Tansiyonumuz Neden Yükseliyor?, Tansiyon Yükselten
Kan basıncının yükselmesine neden olan birçok faktör var. Bu faktörler, gerek genetik, gerek moleküler seviyedeki hadiseler. Bir de çevresel faktörler var. Kan basıncı yaşla birlikte de artıyor. Bu faktörlerin hepsi bir araya geldiğinde, aslında fark edilmeden, yavaş yavaş yükseliyor. Ama bir gün ya daha ani bir yükseliş sırasında ya da bir düşüş sırasında veya o yükselişin yarattığı hedef-organ dediğimiz; beyin, kalp ve böbrek gibi organlarımızın fonksiyonlarının bozulmaya başladığı noktada biz bunu fark ediyoruz. Tabii bazı durumlarda çok ani yükselişler olabilir, ama bu ani yükselişler eğer başka faktörlere bağlı değil de sadece bizim hipertansiyonumuzun var olduğu devredeki ani yükselişlerse, tekrar düşse bile, o ani yükseliş gene bizim yüksek olarak kabul ettiğimiz seviyeye kadar düşüyor. Kan basıncı normal olan bir insanın da kan basıncı birdenbire yükselebilir. Mesela çok sinirlendiğinizde, çok yorulduğunuzda, ağır bir egzersiz yaptığınızda büyük tansiyonunuz biraz yükselebilir, ama bu yükseliş sizin tansiyon hastası olduğunuzu göstermez. Hipertansiyon diyebilmemiz için, uzun bir takip süresince hep belli bir seviyenin üstünde kan basıncınızın yüksek olarak kaldığının görülmesi lazım.

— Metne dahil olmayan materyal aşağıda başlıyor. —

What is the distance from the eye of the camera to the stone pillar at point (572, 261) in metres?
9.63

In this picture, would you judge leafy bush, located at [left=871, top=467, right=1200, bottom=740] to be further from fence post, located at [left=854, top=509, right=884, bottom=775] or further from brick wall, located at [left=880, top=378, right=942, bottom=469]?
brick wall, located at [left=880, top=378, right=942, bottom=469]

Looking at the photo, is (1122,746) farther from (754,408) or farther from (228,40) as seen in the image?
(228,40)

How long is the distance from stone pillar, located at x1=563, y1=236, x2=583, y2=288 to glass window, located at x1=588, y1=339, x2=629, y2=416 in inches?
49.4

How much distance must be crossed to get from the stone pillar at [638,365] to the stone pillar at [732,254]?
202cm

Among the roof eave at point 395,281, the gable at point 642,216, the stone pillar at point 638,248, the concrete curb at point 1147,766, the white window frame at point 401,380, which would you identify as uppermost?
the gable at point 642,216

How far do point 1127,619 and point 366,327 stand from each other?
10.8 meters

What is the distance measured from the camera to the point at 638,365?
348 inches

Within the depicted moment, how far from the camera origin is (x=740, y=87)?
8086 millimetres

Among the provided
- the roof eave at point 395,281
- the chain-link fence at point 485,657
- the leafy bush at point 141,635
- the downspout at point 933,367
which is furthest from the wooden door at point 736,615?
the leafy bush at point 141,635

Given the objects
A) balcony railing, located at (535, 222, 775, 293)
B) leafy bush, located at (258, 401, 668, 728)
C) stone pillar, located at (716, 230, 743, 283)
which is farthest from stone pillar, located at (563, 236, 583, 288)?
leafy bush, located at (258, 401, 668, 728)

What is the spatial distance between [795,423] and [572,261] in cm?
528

Düşük tansiyon büyük nimet
Çevresel faktörleri anlatırken stresten bahsettik. Günümüzde herkes biraz stresli ve yaşadığımız her olumsuzluğu biraz da bu strese bağlıyoruz. Peki, büyüklerimizden duyduğumuz "asabi tansiyon" denilen bir tansiyon türü var mı?

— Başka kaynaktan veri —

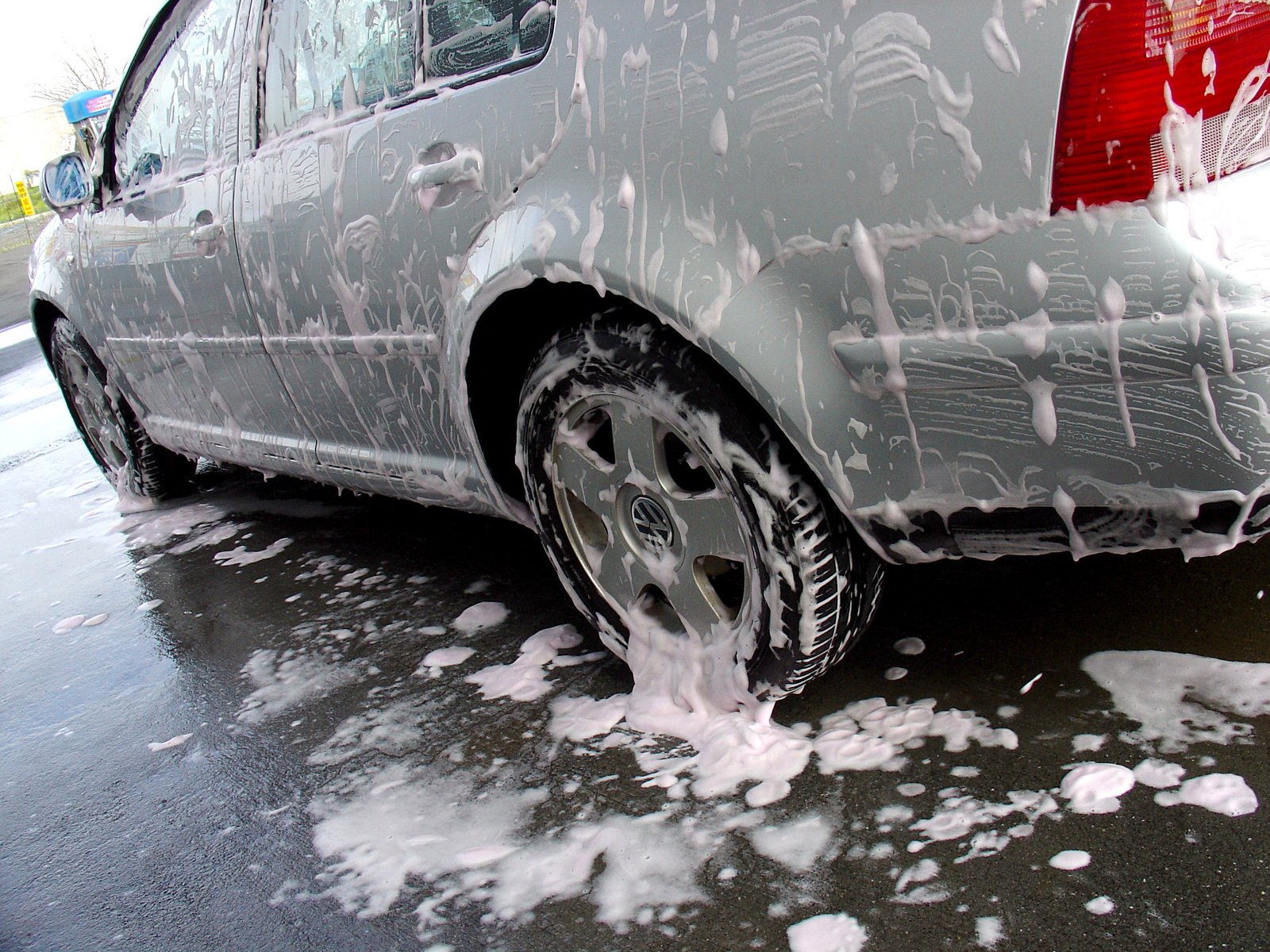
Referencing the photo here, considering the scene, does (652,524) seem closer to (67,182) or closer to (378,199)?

Asabi tansiyon diye bir şey yok. Ama kan basıncı yüksek olan, yani hipertansiyonu olan kişilerin, strese bağlı olarak kan basınçlarında biraz daha yükselme görülebilir, yoksa sadece, "Sinirlendim, kan basıncım yükseldi, benimki asabi" diye bir şey yok. Hepimiz sinirleniyoruz, hepimiz aynı şeyi yapıyoruz, ama bazı insanlarınki yüksek, bazılarınınki değil. Onun için sadece strese bağlı, sadece üzülmeye, sıkılmaya, öfkelenmeye bağlı kan basıncı yüksekliğinin, hipertansiyon olarak kabul edilmesi doğru değil. Böyle bir şey yok! Bu nedenle eğer bir insanın kan basıncı yüksekse ve çok sık yükseliyorsa o hipertansiyondur. Asabisi falan yok.
Peki, ya düşük tansiyon? Bir insanın tansiyonunun 12-8 değerinin altında seyretmesini nasıl karşılıyorsunuz, ki ben de bu insanlardan biriyim. Çünkü hep ölçtürüyorum tansiyonumu 9-6, en çok 10-6 çıkıyor. Bu durum daha uzun yaşayacağım anlamına gelir mi?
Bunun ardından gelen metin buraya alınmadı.